Different Layers, Same Goal
These tools aren’t competitors. They operate at fundamentally different layers:
ArcKit answers: Should we build this? Does the design meet our architecture principles? Have we assessed the risks? Is the vendor selection defensible?
Agent Validator answers: Is this code safe to deploy? Are there leaked secrets? Does it comply with A2A standards? Will it pass a security audit?

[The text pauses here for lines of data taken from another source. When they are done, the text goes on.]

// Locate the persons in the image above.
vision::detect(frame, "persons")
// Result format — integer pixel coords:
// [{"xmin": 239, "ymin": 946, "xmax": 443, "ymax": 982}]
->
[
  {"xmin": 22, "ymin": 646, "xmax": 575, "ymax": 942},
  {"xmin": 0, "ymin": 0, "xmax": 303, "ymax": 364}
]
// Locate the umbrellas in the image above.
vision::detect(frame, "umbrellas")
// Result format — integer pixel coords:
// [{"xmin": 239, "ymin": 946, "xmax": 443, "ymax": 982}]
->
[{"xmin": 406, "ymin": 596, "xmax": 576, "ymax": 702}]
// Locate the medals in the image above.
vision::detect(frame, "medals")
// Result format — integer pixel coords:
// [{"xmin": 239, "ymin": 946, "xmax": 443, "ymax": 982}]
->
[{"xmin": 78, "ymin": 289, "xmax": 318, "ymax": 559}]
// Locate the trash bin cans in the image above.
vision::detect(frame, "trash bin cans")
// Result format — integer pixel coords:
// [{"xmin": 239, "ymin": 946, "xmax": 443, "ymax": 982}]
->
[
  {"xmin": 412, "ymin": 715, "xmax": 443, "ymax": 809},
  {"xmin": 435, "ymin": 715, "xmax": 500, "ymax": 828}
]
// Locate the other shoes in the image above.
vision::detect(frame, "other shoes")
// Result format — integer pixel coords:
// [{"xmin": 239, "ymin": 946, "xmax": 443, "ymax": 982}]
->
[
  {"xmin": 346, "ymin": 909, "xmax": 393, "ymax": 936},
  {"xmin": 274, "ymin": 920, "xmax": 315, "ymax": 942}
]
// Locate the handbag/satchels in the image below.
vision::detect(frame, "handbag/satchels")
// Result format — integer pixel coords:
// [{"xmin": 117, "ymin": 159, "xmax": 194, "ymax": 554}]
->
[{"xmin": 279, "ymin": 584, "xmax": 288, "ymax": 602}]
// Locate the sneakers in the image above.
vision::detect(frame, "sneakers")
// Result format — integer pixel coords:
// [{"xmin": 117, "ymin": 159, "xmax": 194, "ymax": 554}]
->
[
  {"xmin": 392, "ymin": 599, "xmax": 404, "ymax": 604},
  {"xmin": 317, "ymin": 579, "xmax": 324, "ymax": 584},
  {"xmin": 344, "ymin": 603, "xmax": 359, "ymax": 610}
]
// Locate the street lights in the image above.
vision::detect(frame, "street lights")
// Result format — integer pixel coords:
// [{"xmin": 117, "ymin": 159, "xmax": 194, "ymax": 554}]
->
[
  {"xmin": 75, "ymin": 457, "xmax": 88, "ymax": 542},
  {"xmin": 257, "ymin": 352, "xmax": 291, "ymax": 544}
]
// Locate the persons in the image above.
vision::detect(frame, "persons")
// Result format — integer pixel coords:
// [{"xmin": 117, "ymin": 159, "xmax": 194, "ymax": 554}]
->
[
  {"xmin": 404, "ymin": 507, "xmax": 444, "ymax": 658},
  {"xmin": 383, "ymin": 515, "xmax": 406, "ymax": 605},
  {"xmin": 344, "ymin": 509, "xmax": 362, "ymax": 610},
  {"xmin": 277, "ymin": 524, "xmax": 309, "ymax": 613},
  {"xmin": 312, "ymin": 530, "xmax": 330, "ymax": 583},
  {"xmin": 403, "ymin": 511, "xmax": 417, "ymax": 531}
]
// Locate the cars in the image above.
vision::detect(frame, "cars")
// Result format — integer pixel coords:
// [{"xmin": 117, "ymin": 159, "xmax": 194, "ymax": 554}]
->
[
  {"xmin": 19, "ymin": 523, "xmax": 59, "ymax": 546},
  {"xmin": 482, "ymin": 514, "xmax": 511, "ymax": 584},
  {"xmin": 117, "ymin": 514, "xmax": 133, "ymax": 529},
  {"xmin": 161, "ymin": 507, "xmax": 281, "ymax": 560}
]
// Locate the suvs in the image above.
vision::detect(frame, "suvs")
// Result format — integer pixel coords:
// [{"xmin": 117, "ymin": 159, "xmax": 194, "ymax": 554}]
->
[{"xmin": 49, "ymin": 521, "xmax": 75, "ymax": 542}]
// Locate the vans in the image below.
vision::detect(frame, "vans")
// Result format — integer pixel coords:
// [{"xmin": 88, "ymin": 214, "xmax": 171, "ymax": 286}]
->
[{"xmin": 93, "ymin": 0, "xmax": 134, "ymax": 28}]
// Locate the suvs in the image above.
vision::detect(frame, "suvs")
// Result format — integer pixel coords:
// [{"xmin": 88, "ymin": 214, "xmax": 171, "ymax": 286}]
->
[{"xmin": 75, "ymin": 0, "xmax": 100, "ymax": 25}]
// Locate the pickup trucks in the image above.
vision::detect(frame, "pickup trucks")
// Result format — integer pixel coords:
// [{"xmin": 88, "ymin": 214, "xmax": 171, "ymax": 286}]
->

One is pre-build governance. The other is pre-deploy validation. An enterprise could use ArcKit to produce a formal design review for a new AI agent system, then run Agent Validator against every repo in that system before anything reaches production.
The Integration Point
Here’s where it gets interesting: ArcKit already supports MCP servers and autonomous research agents. Agent Validator already exposes a Google A2A endpoint. An ArcKit design review workflow could invoke Agent Validator as an A2A tool — “before I approve this architecture, validate the reference implementation.” The design review gets enriched with actual code-level findings. The architecture decision record includes not just stakeholder alignment and risk assessment, but concrete security and compliance status.
This isn’t theoretical. Both tools use open protocols. ArcKit’s plugin architecture can call external services. Agent Validator’s /a2a endpoint accepts a repo URL and returns structured results. The plumbing exists.
Who Uses What
| If you’re… | Start with |
|---|---|
| An enterprise architect defining standards | ArcKit |
| A DevOps engineer building CI gates | Agent Validator |
| A platform team governing agent deployments end-to-end | Both |
ArcKit gives you the governance framework. Agent Validator gives you the governance enforcement. Frameworks without enforcement are aspirational. Enforcement without frameworks is arbitrary. The combination is what makes governance real.
Getting Started
- ArcKit:
/plugin marketplace add tractorjuice/arc-kitin Claude Code, orpip install git+https://github.com/tractorjuice/arc-kit.gitfor other platforms - Agent Validator:
pip install soul-validator && soul-validator serve— running in under a minute
Both are MIT-licensed. Both are actively maintained. And both are solving a problem that’s only going to get more urgent as agent deployments accelerate.